Figure 3.

MLIs encode movement rate in their Ca²⁺ activity. A, Diagram of the cued licking task showing trial structure. A tone indicates the availability of water delivered pseudorandomly in three different aliquots. (Volumes are color coded.) B, Timing of licks for consecutive cued trials. Bottom, A plot of the average lick probability for all licking bouts during the session. The tone cue is indicated in gray. C, Average lick rate during cued trials sorted based on the volume of dispensed water. To correct for differences in lick bout duration, data were normalized across conditions to the lick probability at each time point and then aligned to the opening of the water valve (black bar). D, The average lick-induced Ca²⁺ response in MLIs varied depending on trial condition. E, Cross-correlation of the derivatives (D_t) of MLI activity and lick rate (solid lines colored based on water volume). When trial conditions were scrambled, there was a significant drop in the cross-correlation (dashed gray line).
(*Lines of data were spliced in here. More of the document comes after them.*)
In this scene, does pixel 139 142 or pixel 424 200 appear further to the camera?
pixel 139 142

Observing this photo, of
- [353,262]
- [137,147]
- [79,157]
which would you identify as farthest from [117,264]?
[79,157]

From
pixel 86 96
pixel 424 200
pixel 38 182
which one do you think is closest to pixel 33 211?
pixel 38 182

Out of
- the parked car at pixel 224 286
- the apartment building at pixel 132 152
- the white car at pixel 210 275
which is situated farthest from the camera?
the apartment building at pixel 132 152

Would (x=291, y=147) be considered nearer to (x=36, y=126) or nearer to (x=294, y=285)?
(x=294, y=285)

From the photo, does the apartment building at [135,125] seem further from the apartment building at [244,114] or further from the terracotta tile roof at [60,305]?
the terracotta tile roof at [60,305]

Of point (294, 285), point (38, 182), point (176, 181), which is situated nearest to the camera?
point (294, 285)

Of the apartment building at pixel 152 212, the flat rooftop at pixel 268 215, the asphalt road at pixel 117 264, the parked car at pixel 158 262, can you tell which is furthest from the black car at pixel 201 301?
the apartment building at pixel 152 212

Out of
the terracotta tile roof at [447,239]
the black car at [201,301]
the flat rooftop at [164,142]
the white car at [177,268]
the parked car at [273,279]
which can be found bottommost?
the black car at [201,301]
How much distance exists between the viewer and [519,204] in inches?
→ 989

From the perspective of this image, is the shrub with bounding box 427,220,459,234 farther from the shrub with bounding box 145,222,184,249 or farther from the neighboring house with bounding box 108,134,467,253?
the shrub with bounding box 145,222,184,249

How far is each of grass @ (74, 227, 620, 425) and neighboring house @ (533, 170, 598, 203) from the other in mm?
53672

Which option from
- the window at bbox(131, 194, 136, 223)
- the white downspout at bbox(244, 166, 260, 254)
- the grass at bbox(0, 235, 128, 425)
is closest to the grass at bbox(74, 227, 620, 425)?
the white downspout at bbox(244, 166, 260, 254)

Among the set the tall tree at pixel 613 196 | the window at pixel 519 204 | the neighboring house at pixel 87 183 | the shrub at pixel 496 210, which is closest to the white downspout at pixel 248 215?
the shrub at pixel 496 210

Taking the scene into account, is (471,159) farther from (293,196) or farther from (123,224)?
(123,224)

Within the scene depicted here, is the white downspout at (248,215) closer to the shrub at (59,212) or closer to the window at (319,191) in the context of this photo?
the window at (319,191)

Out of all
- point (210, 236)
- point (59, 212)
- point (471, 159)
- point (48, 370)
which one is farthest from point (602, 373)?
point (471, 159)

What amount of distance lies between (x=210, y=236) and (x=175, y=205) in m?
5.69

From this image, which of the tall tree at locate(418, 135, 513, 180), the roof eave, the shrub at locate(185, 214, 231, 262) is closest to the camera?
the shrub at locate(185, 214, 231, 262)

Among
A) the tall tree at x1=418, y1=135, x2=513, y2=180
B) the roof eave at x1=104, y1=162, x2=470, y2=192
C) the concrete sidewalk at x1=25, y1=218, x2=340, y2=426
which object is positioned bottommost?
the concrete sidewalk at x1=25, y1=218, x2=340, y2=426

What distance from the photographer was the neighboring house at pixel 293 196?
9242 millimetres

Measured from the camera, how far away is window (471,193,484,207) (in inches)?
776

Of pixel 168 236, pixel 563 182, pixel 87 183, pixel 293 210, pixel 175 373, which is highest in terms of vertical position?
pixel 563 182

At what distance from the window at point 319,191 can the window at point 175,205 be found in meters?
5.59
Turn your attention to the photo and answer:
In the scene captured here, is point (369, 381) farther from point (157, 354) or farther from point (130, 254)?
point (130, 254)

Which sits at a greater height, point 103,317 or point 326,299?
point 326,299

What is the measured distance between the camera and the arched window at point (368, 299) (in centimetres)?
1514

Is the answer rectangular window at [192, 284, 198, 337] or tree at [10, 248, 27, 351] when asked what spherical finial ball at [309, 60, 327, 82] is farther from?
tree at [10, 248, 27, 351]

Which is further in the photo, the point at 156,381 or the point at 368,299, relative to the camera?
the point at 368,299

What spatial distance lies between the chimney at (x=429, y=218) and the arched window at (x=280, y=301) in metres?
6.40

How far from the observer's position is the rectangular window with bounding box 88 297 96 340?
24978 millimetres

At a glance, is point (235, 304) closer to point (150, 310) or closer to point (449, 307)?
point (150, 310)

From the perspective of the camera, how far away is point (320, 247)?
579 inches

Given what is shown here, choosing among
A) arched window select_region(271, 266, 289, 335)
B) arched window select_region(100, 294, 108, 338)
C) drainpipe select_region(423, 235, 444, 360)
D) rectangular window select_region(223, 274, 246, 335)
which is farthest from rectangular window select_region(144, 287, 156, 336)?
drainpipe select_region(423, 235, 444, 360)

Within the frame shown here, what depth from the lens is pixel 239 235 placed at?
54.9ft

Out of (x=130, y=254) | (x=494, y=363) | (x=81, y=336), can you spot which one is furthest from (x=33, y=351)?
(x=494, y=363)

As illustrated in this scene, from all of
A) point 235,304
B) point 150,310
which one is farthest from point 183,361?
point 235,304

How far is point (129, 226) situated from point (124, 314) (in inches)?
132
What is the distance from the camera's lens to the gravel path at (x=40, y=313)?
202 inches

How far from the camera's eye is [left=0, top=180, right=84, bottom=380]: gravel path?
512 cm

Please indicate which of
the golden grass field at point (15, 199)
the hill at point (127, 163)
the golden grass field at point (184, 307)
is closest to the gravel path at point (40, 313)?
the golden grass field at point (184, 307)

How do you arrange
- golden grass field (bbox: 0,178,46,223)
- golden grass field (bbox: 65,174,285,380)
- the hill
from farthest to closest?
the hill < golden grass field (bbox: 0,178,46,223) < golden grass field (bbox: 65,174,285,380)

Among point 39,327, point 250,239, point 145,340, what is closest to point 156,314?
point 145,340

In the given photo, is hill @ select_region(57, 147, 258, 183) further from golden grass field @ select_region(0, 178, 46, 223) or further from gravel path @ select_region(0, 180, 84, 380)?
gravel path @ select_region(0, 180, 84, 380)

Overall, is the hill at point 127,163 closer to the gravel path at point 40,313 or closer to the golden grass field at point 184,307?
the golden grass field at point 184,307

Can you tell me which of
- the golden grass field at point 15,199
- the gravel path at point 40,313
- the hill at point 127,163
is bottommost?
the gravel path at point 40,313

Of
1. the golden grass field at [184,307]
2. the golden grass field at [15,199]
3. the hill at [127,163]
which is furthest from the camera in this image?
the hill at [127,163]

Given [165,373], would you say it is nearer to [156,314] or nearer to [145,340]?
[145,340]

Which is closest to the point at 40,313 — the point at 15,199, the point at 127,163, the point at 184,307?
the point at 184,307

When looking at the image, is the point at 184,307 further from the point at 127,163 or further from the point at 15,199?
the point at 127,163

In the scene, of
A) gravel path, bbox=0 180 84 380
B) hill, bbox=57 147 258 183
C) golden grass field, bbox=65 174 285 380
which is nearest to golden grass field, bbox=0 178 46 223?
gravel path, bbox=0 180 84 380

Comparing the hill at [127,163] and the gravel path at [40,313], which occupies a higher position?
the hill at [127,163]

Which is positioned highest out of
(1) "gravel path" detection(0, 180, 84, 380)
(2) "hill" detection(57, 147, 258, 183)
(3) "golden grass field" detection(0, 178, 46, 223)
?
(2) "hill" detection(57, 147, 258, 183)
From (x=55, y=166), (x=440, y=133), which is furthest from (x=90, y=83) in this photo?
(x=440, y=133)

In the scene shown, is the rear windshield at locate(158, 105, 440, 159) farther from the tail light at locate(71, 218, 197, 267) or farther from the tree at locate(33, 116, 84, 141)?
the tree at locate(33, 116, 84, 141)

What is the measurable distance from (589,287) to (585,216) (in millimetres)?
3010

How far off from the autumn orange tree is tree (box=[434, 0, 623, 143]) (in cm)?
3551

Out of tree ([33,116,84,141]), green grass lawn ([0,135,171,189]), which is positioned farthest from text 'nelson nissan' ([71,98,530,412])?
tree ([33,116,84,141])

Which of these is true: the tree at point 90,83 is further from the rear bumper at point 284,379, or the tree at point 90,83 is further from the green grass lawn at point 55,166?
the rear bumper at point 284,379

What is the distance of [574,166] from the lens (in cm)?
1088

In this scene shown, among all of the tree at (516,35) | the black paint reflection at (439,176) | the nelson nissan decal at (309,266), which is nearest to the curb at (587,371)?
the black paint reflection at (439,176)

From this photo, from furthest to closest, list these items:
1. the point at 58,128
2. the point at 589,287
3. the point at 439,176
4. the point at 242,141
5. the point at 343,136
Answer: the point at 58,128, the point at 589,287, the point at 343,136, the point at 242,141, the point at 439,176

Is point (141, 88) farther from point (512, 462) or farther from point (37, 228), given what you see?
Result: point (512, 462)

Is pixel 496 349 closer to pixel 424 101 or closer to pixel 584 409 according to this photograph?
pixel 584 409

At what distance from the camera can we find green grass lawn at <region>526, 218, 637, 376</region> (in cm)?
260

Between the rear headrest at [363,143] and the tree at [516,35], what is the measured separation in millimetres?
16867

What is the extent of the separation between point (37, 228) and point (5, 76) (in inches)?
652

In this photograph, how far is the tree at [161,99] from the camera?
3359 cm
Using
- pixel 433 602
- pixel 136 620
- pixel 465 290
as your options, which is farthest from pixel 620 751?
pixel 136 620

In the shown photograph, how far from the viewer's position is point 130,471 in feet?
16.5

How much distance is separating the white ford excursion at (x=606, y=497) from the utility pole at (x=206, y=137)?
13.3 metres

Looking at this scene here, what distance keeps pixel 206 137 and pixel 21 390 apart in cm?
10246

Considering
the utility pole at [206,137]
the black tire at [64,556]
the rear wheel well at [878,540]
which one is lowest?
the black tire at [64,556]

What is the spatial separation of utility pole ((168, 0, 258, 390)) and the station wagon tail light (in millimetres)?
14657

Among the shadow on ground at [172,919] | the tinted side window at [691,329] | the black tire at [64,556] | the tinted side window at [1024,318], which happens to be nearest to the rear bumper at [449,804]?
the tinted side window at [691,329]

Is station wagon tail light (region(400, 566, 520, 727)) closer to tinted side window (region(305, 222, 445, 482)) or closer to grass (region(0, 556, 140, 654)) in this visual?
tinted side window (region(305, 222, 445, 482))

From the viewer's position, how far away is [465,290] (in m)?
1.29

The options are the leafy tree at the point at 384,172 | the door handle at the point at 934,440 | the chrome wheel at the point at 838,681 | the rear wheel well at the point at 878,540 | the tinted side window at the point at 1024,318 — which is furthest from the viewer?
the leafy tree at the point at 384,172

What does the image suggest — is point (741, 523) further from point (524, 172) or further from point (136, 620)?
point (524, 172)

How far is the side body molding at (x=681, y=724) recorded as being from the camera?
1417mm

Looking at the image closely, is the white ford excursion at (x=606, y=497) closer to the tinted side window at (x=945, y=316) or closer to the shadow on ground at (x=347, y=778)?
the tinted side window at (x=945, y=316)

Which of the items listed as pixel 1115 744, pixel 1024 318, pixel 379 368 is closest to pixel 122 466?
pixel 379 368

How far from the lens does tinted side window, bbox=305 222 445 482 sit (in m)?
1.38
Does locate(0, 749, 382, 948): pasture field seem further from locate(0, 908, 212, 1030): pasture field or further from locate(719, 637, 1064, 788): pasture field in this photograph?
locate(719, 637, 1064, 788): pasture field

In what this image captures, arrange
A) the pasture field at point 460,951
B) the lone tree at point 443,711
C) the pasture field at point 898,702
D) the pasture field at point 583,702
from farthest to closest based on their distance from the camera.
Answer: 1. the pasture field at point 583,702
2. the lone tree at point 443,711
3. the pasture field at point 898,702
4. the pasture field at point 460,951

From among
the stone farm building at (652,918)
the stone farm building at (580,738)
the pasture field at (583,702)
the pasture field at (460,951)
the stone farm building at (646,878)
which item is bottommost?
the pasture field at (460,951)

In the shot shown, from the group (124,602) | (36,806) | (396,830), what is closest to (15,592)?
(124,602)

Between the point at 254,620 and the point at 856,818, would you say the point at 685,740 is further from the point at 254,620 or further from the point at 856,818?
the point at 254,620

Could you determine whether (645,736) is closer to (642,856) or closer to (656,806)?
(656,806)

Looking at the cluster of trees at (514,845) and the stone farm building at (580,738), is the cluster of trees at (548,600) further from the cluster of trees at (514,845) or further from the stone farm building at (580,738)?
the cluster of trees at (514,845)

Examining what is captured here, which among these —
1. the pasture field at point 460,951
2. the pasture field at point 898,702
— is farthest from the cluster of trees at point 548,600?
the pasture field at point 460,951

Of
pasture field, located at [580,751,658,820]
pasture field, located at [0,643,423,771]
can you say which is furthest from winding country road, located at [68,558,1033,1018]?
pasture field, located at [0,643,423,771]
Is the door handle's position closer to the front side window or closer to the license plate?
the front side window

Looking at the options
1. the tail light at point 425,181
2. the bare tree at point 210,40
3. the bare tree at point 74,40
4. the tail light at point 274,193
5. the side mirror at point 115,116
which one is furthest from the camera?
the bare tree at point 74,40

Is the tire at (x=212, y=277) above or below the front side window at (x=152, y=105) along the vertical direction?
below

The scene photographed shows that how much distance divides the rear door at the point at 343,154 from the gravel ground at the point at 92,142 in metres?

Also shown is a trace where fluorescence was scrambled (solid gray line). F, Data across all the trials were normalized to the respective mean (either peak ΔF/F or peak lick rate) for each session (7 sessions from 5 mice; average of 126 trials per session) to properly relate these distributions across different sessions, and plotted to compare the peaks of the MLI Ca²⁺ response and lick rate. There was a positive correlation for each trial condition, although in many trials, lick rates overlapped despite differences in the volume of dispensed water. G, The relationship between peak MLI Ca²⁺ activity and peak lick rate, plotted as averages for each condition across mice, was well fit with a linear regression. H, Cumulative probability from the subset of fluorescence data where lick rates were similar despite differences in the volume of dispensed water (data points are contained in the gray box in F, one SD in width surrounding the mean peak lick rate).